Anal bleaching is born out of the idea that you need to have a perfectly white or light-colored anus. But, the reality is, you don’t need a bleached bumhole to have a beautiful bumhole. In fact, if your butthole is super light, it is likely to look pretty obvious that you did something to change it.
All in all, you do you—but it isn’t something we’d recommend spending money on. If it makes you feel more confident when you spread those cheeks for a lover (or yourself), go for it. Just be sure you’re getting your bleaching done by a professional who knows what they’re doing.
Where Does Anal Reconstruction Play Into This?
Anal reconstruction surgery can happen for aesthetic reasons, but it’s pretty rare—unlike its counterpart, the infamous vulvoplasty, which is completely cosmetic.
Usually, anal reconstruction is only done in medically necessary situations, such as anal prolapse. If you want to have your anus altered in some way because you don’t care for the look of it, we recommend rethinking this.

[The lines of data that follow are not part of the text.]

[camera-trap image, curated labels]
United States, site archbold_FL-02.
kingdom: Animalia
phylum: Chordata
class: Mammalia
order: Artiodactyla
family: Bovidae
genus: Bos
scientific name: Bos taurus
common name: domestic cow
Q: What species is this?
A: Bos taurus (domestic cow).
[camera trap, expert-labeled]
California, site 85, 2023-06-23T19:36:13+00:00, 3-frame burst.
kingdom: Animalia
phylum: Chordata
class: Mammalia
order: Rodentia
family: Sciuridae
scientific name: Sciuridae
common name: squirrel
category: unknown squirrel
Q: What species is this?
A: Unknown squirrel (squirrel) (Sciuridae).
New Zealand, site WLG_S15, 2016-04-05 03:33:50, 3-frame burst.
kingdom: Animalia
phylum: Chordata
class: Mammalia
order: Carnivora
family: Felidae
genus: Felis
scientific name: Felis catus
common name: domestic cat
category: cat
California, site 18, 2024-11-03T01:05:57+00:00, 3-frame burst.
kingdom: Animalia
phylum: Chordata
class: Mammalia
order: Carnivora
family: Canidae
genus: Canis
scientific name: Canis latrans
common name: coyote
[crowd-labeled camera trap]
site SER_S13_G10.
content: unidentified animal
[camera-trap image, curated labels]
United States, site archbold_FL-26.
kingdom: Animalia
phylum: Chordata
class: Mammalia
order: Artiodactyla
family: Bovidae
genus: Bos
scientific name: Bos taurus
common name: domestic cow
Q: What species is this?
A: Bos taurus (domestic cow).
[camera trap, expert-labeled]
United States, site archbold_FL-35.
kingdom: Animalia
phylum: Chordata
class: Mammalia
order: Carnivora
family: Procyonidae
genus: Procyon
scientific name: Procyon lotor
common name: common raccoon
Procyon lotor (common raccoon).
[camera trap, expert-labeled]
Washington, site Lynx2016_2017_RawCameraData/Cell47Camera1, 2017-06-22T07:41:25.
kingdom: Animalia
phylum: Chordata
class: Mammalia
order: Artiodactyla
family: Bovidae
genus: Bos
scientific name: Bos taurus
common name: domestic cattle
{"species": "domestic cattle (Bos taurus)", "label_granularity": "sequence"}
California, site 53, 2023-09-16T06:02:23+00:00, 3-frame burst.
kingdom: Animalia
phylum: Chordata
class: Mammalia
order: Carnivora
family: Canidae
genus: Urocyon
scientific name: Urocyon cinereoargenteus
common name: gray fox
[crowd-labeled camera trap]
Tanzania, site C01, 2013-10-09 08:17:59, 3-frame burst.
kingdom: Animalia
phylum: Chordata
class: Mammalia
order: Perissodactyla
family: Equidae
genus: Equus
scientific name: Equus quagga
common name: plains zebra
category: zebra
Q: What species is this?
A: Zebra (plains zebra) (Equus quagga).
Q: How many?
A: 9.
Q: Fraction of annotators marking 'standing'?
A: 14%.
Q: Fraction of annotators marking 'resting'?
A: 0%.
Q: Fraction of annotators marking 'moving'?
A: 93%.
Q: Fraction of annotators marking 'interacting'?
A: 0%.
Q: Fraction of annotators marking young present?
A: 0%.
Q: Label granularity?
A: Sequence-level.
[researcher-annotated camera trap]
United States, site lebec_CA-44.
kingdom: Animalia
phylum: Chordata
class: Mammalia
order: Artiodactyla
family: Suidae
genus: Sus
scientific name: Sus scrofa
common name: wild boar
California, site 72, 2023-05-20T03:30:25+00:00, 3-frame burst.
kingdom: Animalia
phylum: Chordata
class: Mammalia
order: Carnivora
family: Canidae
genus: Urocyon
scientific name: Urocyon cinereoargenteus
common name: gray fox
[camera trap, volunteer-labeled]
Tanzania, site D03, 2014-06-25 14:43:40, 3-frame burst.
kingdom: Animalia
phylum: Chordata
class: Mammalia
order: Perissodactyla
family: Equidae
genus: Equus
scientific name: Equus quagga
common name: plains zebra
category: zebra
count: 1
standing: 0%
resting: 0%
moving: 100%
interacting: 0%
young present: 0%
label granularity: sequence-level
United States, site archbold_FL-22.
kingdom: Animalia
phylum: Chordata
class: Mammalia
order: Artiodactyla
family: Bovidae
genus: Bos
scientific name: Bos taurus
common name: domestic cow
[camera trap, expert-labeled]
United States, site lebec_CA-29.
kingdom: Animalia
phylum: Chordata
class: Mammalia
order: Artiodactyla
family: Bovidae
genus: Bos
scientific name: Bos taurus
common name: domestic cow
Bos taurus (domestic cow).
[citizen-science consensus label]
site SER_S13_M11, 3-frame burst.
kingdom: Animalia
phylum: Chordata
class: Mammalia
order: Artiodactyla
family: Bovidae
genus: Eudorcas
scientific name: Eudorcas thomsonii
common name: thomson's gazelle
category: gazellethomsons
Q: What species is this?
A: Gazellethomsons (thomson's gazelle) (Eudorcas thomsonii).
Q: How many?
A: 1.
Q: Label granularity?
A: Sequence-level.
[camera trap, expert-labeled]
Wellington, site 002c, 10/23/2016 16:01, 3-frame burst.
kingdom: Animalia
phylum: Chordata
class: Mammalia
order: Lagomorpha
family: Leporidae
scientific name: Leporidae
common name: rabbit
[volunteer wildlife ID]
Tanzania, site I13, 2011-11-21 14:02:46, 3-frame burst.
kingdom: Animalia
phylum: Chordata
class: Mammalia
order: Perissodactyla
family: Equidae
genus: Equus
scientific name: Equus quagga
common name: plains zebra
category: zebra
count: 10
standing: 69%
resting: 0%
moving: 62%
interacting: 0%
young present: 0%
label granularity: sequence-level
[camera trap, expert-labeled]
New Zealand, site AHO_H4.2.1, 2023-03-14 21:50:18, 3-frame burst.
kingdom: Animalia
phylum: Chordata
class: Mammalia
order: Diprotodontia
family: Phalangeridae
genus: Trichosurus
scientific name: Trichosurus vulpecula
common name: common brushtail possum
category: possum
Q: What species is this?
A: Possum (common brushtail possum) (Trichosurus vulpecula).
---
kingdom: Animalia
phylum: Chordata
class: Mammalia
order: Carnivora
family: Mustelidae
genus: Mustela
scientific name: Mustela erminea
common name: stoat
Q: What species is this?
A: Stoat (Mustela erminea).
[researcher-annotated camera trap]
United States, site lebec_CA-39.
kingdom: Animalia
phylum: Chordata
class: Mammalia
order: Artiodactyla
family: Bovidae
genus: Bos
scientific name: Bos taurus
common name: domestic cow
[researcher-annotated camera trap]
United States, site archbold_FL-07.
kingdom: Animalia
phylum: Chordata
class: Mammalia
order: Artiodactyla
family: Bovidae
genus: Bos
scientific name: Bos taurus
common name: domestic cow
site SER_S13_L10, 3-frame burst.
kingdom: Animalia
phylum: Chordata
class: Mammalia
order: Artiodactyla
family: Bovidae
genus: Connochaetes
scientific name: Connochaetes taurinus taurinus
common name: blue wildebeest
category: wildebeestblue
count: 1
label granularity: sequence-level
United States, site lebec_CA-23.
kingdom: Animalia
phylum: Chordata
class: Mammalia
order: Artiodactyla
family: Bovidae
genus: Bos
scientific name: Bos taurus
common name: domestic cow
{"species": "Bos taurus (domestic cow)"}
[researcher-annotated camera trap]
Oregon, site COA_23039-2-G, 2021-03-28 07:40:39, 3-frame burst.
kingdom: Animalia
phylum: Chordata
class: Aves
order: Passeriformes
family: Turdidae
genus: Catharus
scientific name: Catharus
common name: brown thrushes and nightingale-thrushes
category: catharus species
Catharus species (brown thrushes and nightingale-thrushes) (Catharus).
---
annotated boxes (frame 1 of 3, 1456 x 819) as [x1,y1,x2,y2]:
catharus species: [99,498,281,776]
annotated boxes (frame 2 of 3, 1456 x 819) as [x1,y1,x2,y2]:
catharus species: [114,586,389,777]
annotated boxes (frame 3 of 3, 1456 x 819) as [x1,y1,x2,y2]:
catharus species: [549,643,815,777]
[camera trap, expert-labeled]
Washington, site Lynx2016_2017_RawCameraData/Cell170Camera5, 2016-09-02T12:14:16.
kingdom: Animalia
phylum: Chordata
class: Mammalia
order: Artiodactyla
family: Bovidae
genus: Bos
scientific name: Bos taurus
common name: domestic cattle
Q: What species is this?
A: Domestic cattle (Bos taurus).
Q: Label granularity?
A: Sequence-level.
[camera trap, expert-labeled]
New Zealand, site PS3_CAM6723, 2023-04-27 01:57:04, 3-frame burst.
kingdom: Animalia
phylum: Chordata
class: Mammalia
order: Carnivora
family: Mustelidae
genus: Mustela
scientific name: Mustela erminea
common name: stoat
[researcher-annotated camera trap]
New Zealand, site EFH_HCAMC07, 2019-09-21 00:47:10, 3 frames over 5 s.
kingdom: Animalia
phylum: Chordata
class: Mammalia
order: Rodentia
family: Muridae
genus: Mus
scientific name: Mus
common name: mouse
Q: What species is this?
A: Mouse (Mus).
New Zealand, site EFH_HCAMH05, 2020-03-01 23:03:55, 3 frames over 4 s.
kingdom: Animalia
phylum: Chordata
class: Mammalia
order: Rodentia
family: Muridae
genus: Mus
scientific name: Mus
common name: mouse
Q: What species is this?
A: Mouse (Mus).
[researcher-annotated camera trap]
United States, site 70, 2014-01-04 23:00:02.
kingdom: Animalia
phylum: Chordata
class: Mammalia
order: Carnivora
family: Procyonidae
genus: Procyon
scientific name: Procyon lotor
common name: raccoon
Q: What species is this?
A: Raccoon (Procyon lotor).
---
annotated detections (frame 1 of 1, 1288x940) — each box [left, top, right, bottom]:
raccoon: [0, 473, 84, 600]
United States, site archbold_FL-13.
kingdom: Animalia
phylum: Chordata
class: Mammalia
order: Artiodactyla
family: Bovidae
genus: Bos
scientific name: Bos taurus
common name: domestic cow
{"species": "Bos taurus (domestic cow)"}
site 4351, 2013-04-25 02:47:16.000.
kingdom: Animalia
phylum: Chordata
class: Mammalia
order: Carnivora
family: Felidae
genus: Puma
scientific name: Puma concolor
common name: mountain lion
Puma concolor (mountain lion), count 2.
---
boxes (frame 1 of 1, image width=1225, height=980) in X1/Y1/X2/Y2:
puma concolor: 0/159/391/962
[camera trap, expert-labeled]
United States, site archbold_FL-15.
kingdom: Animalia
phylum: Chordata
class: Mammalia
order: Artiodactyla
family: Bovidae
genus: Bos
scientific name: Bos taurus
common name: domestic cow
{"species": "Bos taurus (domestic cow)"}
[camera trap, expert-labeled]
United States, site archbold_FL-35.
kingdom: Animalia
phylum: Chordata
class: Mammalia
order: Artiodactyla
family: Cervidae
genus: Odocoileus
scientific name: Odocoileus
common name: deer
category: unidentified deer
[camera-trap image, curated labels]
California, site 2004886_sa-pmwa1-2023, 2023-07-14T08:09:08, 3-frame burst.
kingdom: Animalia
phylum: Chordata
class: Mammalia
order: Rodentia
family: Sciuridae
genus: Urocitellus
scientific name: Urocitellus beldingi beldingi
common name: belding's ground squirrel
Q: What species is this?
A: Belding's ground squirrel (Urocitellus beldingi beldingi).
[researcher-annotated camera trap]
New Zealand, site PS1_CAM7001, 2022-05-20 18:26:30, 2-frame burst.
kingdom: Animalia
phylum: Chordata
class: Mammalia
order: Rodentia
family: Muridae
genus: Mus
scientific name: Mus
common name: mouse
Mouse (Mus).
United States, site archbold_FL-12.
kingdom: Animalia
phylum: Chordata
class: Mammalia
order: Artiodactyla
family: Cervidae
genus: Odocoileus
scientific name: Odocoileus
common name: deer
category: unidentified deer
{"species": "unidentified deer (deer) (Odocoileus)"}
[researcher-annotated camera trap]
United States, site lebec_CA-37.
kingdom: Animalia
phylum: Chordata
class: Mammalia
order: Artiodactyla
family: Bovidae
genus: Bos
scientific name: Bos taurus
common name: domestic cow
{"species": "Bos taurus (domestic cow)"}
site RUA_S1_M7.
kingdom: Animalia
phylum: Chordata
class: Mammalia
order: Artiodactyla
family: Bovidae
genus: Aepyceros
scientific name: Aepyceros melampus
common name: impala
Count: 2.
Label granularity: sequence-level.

Some important questions to ask: Why is this important to you? Where is this need actually coming from? Is this really about my butthole, or is it coming from somewhere darker within myself?
The most likely answer is that you’re worried about what others might think of your butthole. We have news for you: No one cares that much. And if they do, they’re probably not someone who you want to have sex with. Life’s too short to waste time on someone who makes you feel crappy for what your butthole looks like. Come on, babycakes!
The truth is, your butthole doesn’t need to be bedazzled to be beautiful. All people are entitled to do whatever they want with their bodies, but the insecurity around what our anuses look like is based on false representations of anuses in the media and a capitalist industry that wants to harness that insecurity to make beaucoup buckaroos. As Lehmiller puts it, when it comes to IRL bumholes, “there’s some natural variability in color and appearance, just as there is with vulvas and penises.” Chances are, you’re perfectly normal. Every single butthole is a special snowflake.
The end. Happy trails.
This article originally appeared on TheBody.
This week’s mantras:
The only person I need to look beautiful or sexy for is myself.
It’s OK to have insecurities. Because we all do!
I will love myself.
I love you. Have a great week!
XOXO Auntie Gigi
~Good ReadsSsSssSsSs~
6 Tips for Having Sex When You’re Tired (and making it good, too) - Well+Good
What to Look for When Buying a Sex Toy - Mashable
Sex Diary: The Woman Pushing to Keep Her Marriage Open - The Cut
Celebrating The Power of Trans Love - Cosmo
Sex and Grief - What’s Your Grief?
That’s it for me this week, pals. I love you. You are a perfect angel and I hope you get every single orgasm this week. Stay gorgeous.